Reputation: 398
I have a list of lists, where each list contains tickers (names) and their values. These tickers stay the same for each list but the values differ. Now, I want to see what is the average value of each of these tickers. The issue is that I don't know how to specify to look into a specific ticker in each list and extract the value. For instance, I want the mean value of "jpm" within this 3 lists. It would be mean(c(0.08620690,0.10000000,0.10000000))
=
0.095402. How can I do so?
What I have so far:
dput(degree.l)
list(c(schwab = 0, pnc = 0.0344827586206897, jpm = 0.0862068965517241,
amex = 0.0862068965517241, gs = 0.103448275862069, ms = 0.103448275862069,
bofa = 0.103448275862069, citi = 0.103448275862069, wf = 0.120689655172414,
spgl = 0.120689655172414, brk = 0.137931034482759), c(schwab = 0.0166666666666667,
pnc = 0.05, ms = 0.0666666666666667, spgl = 0.0833333333333333,
jpm = 0.1, bofa = 0.1, wf = 0.1, amex = 0.1, gs = 0.116666666666667,
brk = 0.116666666666667, citi = 0.15), c(schwab = 0.0428571428571429,
gs = 0.0714285714285714, pnc = 0.0714285714285714, citi = 0.0857142857142857,
amex = 0.0857142857142857, spgl = 0.0857142857142857, jpm = 0.1,
brk = 0.1, ms = 0.114285714285714, wf = 0.114285714285714, bofa = 0.128571428571429
))
degree.unl <- unlist(degree.l)
Upvotes: 5
Views: 812
Reputation: 102920
A data.table
option using rbindlist
+ colMeans
> colMeans(rbindlist(Map(function(x) data.frame(t(x)), degree.1), use.names = TRUE))
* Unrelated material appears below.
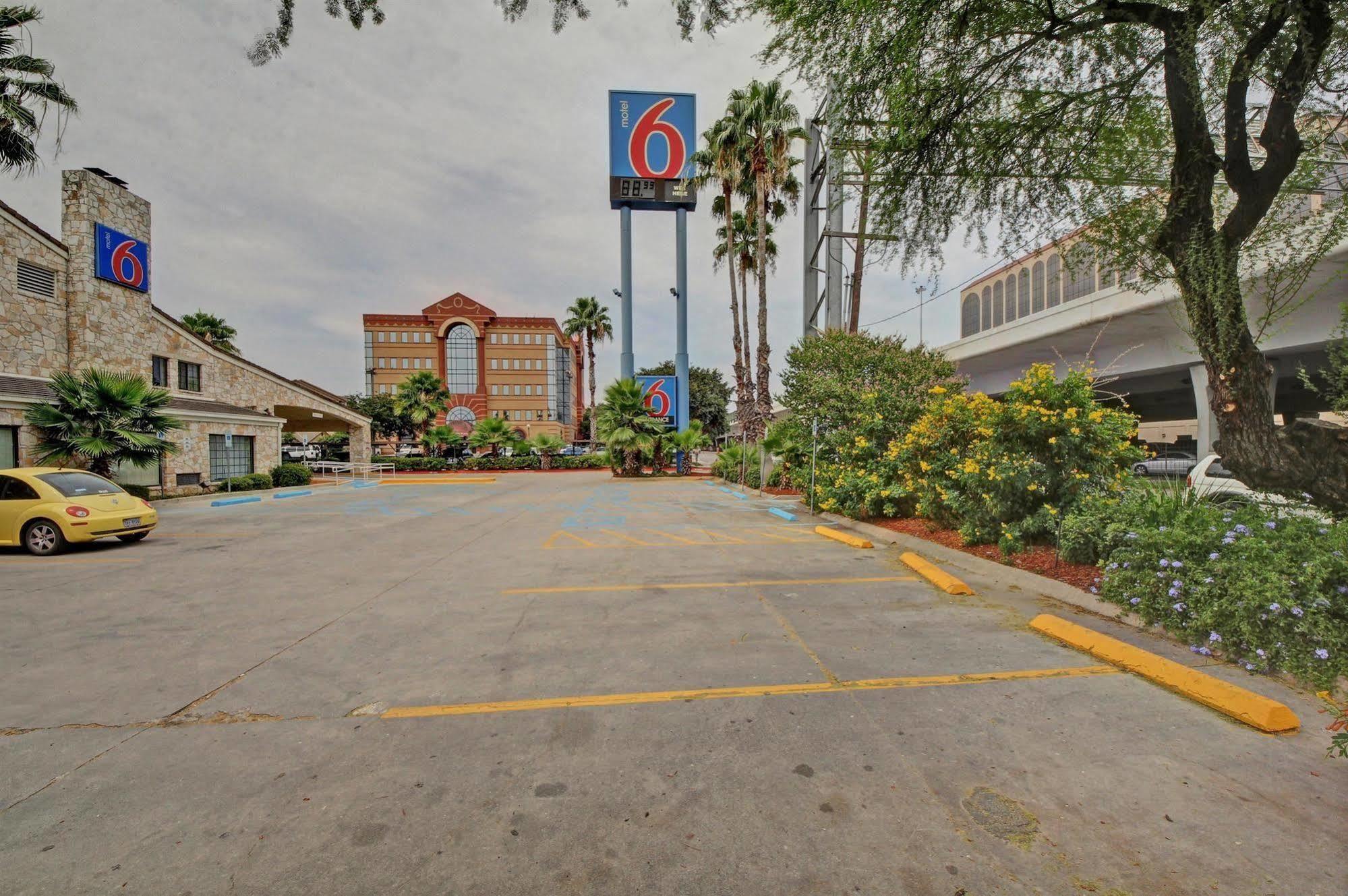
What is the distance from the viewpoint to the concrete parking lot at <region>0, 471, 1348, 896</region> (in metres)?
2.39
schwab pnc jpm amex gs ms bofa
0.01984127 0.05197044 0.09540230 0.09064039 0.09718117 0.09480022 0.11067323
citi wf spgl brk
0.11305419 0.11165846 0.09657909 0.11819923
Then, if you want to retrieve the mean by any name, e.g., schwab
, you can try it like below
colMeans(rbindlist(Map(function(x) data.frame(t(x)), degree.1), use.names = TRUE))["schwab"]
Upvotes: 0
Reputation: 161155
Before unlist
ing,
apply(do.call(rbind, degree.l), 2, mean)
# schwab pnc jpm amex gs ms bofa
# 0.01984127 0.05197044 0.07476738 0.08508484 0.09638752 0.09638752 0.10114943
# citi wf spgl brk
# 0.10114943 0.11721401 0.11721401 0.13883415
Edit: since you say you can't assume that tickers are in order, we can fix that:
nms <- unique(unlist(lapply(degree.l, names)))
nms
# [1] "schwab" "pnc" "jpm" "amex" "gs" "ms" "bofa" "citi"
# [9] "wf" "spgl" "brk"
apply(do.call(rbind, lapply(degree.l, `[`, nms)), 2, mean)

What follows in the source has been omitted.